[Exercise task]: Copy the data word for word, from the line containing "How far away" through the end of the data.

** Start of Input for this task **

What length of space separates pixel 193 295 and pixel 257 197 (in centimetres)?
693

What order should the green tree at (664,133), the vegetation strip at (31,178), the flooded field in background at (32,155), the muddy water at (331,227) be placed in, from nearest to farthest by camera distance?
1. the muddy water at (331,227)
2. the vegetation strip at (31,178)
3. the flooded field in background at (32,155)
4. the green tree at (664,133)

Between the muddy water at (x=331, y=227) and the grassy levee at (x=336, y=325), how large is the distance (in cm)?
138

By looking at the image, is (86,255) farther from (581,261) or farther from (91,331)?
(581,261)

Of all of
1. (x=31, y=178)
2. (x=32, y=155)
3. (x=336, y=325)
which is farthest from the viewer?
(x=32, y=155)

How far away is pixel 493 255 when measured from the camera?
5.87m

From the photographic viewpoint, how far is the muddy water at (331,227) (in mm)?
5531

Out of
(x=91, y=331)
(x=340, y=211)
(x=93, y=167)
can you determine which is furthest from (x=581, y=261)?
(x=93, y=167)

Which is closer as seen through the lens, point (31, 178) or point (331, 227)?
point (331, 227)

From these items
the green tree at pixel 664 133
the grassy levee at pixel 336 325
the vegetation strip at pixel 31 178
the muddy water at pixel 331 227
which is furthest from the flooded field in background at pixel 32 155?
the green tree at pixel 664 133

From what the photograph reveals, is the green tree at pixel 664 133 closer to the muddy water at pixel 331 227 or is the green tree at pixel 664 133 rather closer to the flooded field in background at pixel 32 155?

** End of Input for this task **

[Final answer]:
How far away is pixel 493 255 when measured from the camera?
5.87m

From the photographic viewpoint, how far is the muddy water at (331,227) (in mm)?
5531

Out of
(x=91, y=331)
(x=340, y=211)
(x=93, y=167)
can you determine which is furthest from (x=581, y=261)?
(x=93, y=167)

Which is closer as seen through the lens, point (31, 178) or point (331, 227)?
point (331, 227)

From these items
the green tree at pixel 664 133
the grassy levee at pixel 336 325
the vegetation strip at pixel 31 178
the muddy water at pixel 331 227
which is furthest from the flooded field in background at pixel 32 155?
the green tree at pixel 664 133

From what the photograph reveals, is the green tree at pixel 664 133 closer to the muddy water at pixel 331 227 or is the green tree at pixel 664 133 rather closer to the flooded field in background at pixel 32 155?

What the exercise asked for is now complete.